Could you retype exactly the lines below between the one holding "Classroom Chic –" and the one holding "Bacardi 151 (76% alcohol)", inclusive, leaving out any pictures?

═════ Source records ═════

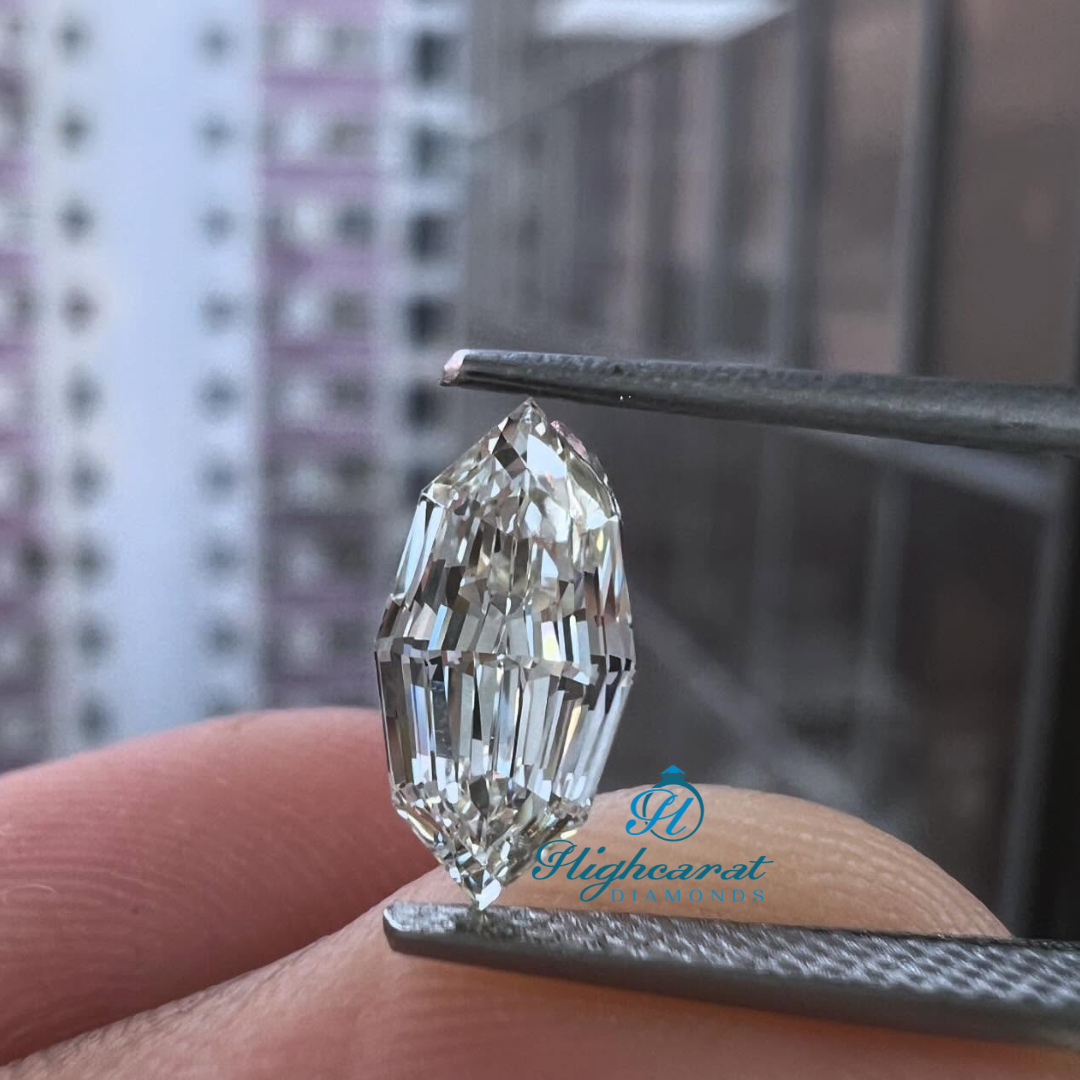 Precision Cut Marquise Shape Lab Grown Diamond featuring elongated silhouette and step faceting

═════
═════ Source records ═════

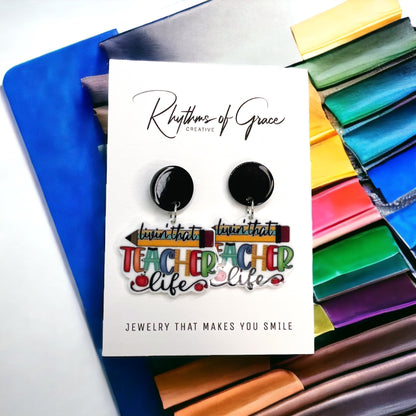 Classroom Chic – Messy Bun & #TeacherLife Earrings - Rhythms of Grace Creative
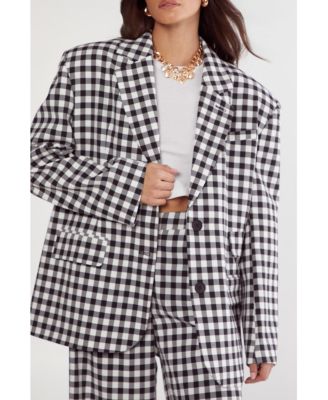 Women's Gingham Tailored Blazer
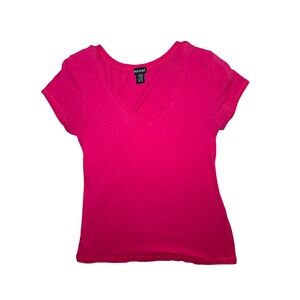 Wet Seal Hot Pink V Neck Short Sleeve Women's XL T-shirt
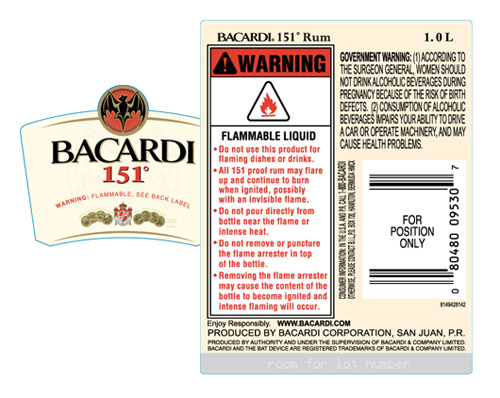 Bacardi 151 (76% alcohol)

═════

[Answer to the exercise]:
 Classroom Chic – Messy Bun & #TeacherLife Earrings - Rhythms of Grace Creative
 Women's Gingham Tailored Blazer
 Wet Seal Hot Pink V Neck Short Sleeve Women's XL T-shirt
 Bacardi 151 (76% alcohol)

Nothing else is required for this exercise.